• PASSAGE SHOWN
* Start *
The PoseNetCNN model combines traditional CNN features with pose key points data. This model processes key points through a separate multi-layer perceptron (MLP), merges them with CNN-derived features, and further processes the combined data through an extensive MLP for classification. The model employs Leaky ReLU activations for the key points MLP to mitigate the dying ReLU problem.

In [None]:
class PoseNetCNN(nn.Module):
    def __init__(self, num_keypoints=17, num_classes=1, lrelu_tr=0.1):
        super(PoseNetCNN, self).__init__()
        self.name="PoseNetCNN"

        self.cnn = nn.Sequential(
            nn.Conv2d(3, 32, 3, padding=1),
            nn.ReLU(),
            nn.MaxPool2d(2, 2),  # 112x112x32
            nn.Conv2d(32, 64, 3, padding=1),
            nn.ReLU(),
            nn.MaxPool2d(2, 2),  # 56x56x64
            nn.Conv2d(64, 128, 3, padding=1),
            nn.ReLU(),
            nn.MaxPool2d(2, 2),  # 28x28x128
        )
* End *
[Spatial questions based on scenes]
* Start *
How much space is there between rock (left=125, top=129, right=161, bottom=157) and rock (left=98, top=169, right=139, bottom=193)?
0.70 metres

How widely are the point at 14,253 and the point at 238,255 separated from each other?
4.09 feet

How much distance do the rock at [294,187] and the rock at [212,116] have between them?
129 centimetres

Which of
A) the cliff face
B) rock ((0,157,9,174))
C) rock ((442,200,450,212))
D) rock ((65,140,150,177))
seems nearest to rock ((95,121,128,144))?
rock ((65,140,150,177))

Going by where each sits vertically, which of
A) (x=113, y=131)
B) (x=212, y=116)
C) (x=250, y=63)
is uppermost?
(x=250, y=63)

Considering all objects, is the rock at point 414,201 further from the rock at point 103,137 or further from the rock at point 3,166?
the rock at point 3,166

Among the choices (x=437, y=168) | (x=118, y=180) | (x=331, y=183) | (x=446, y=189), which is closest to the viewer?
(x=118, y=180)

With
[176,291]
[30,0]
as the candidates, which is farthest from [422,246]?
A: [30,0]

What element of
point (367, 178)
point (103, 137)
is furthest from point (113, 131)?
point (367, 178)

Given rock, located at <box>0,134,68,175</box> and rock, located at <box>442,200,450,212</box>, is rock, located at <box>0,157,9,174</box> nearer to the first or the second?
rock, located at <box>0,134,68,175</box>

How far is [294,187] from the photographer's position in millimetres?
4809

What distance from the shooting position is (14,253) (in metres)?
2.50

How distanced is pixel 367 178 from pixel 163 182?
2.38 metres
* End *
• AIM OF THE TASK
Write what comes next in the passage on the PoseNetCNN model, picking up right after its last line. This material has no role here.

• WRITTEN ANSWER
        self.yoloMLP = nn.Sequential(
            nn.Linear(num_keypoints * 2, 128),  # 17 * 2 (x, y)
            nn.LeakyReLU(lrelu_tr),
            nn.Linear(128, 64),
            nn.LeakyReLU(lrelu_tr)
        )

        self.combinedMLP = nn.Sequential(
            nn.Linear(128 * 28 * 28 + 64, 1024),
            nn.ReLU(),
            nn.Linear(1024, 256),
            nn.ReLU(),
            nn.Linear(256, 128),
            nn.ReLU(),
            nn.Linear(128, num_classes)
        )

    def forward(self, x, keypoints):
        # CNN
        x = self.cnn(x)
        x = torch.flatten(x, 1)

        # yoloMLP
        keypoints = keypoints.view(keypoints.size(0), -1) #
        yoloMLP_out = self.yoloMLP(keypoints)

        # concat
        concat_features = torch.cat((x, yoloMLP_out), dim=1)
        #
        output = self.combinedMLP(concat_features)

        return output

In [None]:
yoloPoseModel = YOLO('F:/UT_MIE/MIE1517/Project/yolov8n-pose.pt')

PoseNetCNN_model = PoseNetCNN()
# # data parallel
# # model = nn.DataParallel(model, device_ids=[0, 1])
PoseNetCNN_model.to(torch.device("cuda:0"))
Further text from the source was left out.